I cannot agree that Cole mandates such clairvoyance on the part of a judge as to require the restriction by the judge before an utterance is made, nor does it mandate that all possible "false starts” are grounds for reversible error despite anything the judge may do to inform the jury of the correct law, as in this case.

The dissenting opinion cites in support of its position the case of People v Secorski, 37 Mich App 486; 195 NW2d 8 (1972). The finding of the Court of Appeals was that the judge erred in failing to give an instruction to the jury such as was actually given in this matter. People v Lewis, *29237 Mich App 548; 195 NW2d 30 (1972) was decided on the same day as the Secorski case (January 17, 1972) by the Court of Appeals. The facts of that case were flagrant and post conviction disposition arguments by both counsel went unchecked. The facts are not at all comparable. The Secorski case is supportive of this opinion while the Lewis case is inapposite to the facts before this Court.

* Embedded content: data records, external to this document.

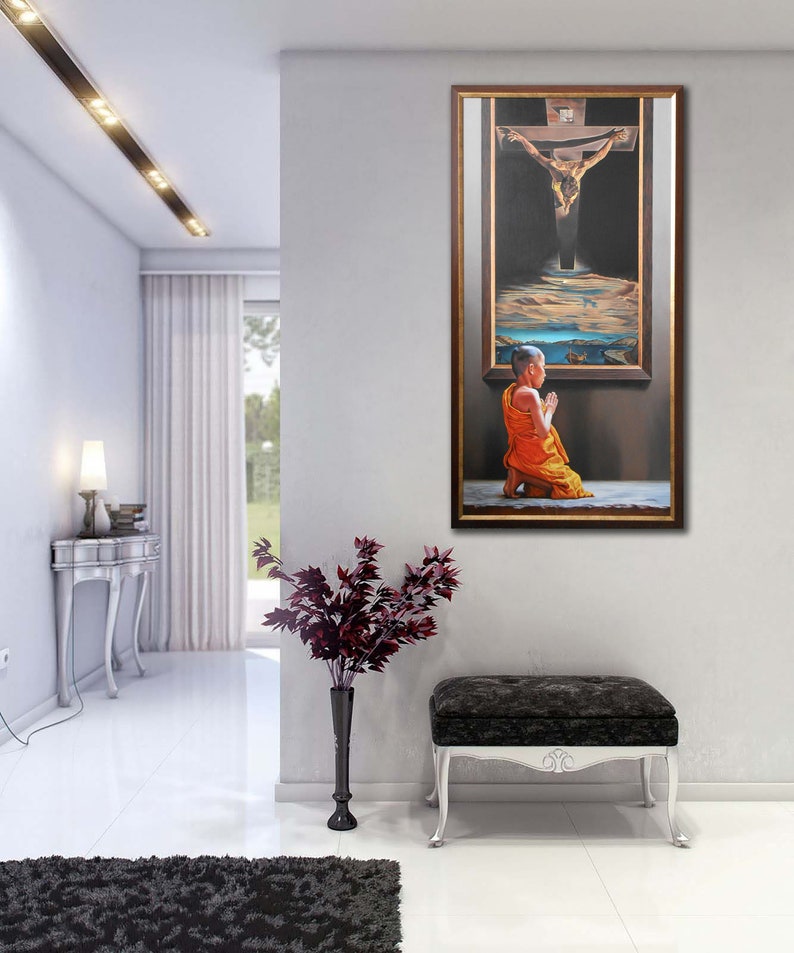 May include: A framed painting depicting a man on a cross with a monk kneeling in prayer in front of the cross. The painting is set against a dark background with a sky and clouds in the background.
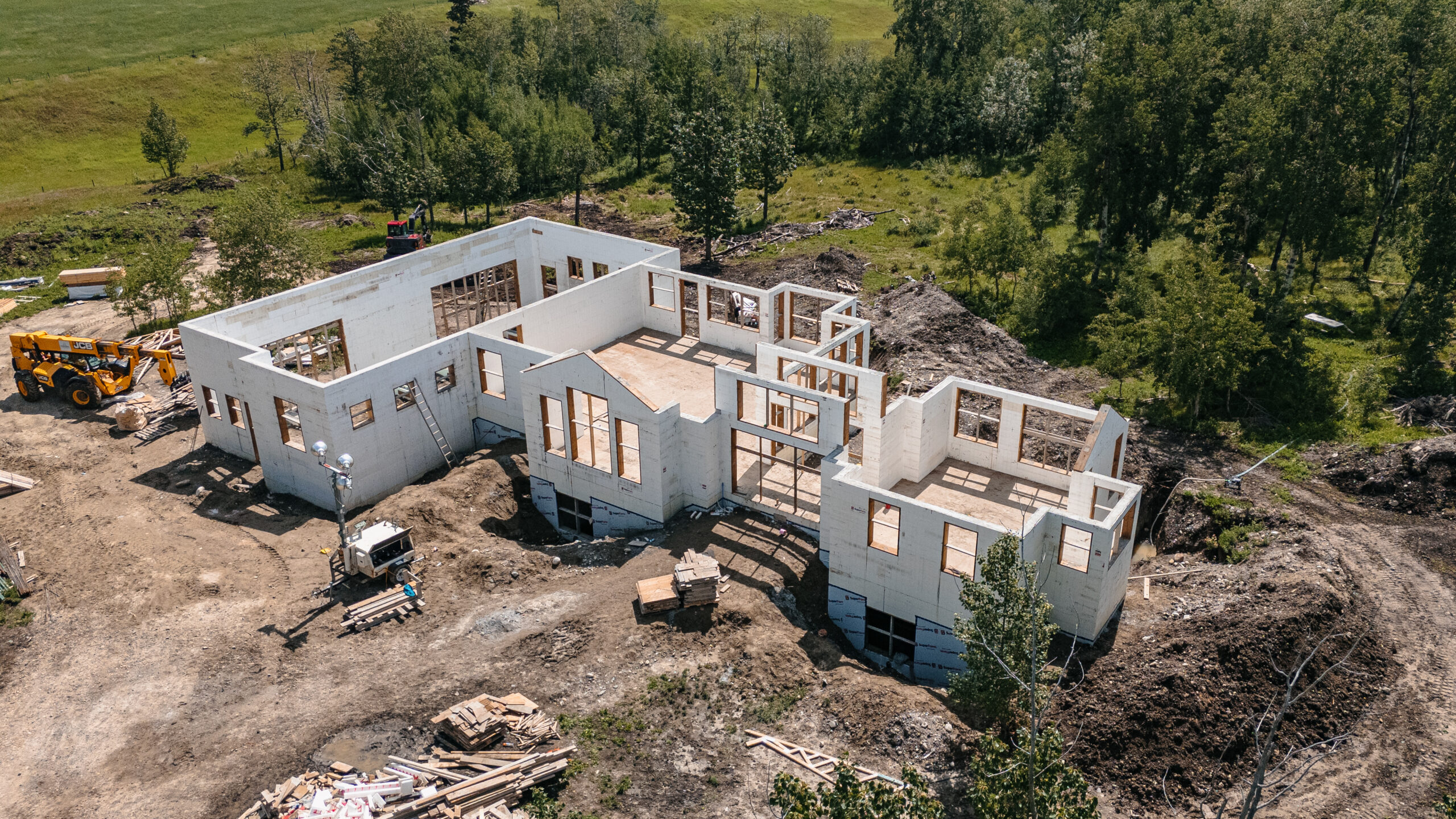 This image depicts walls with ICF blocks being stacked.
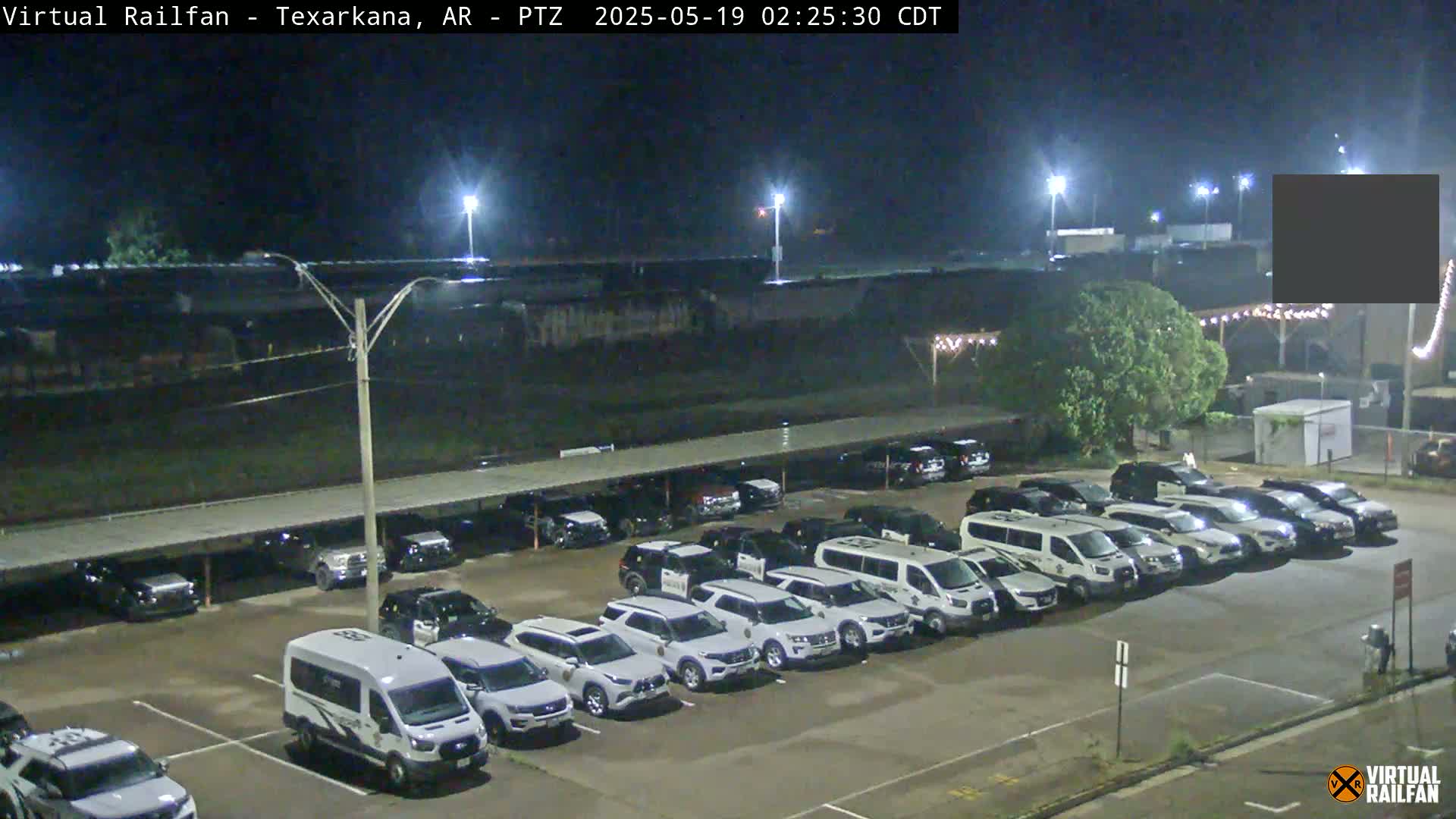 A nighttime view of a large parking lot filled with mostly white vehicles under a covered structure, next to a building and under lights.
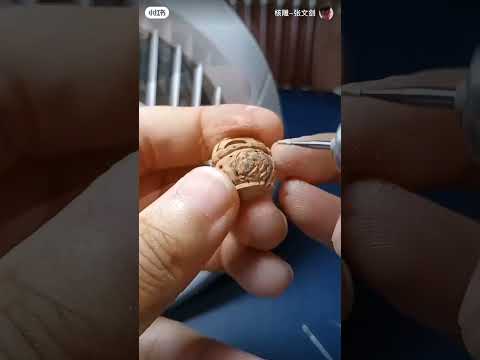 Видео: Поделки из косточки от персика. Сувенир из косточки.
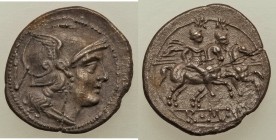 Anonymous (ca. 211 BC or later). AR quinarius (15mm, 2.20 gm, 3h). XF, flan crack. Rome. Head of Roma right, wearing winged Attic helmet with griffin ...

There is a growing tendency to find the same jury charged with the handling of extensive factual testimony and complicated instructions on the law too feebleminded or too easily swayed to handle even simple problems such as the one presented here. This defendant was not denied any constitutional right, nor was the error of either prosecution or defense so offensive as never to be considered harmless.1 In my opinion, errors were rendered harmless beyond a reasonable doubt by a conscientious trial judge.

It is well periodically to review the pertinent statute:

"No judgment or verdict shall be set aside or reversed or a new trial be granted by any court of this state in any criminal case, on the ground of misdirection of the jury, or the improper admission or rejection of evidence, or for error as to any matter of pleading or procedure, unless in the opinion of the court, after an examination of the entire cause, it shall affirmatively appear that the error complained of has resulted in a miscarriage of justice.” MCLA 769.26; MSA 28.1096.

It is my belief that neither legislative intent nor the ends of justice require a flawless trial. I find no miscarriage of justice in the instant case.

I would affirm.

People v Robinson, 386 Mich 551; 194 NW2d 709 (1972).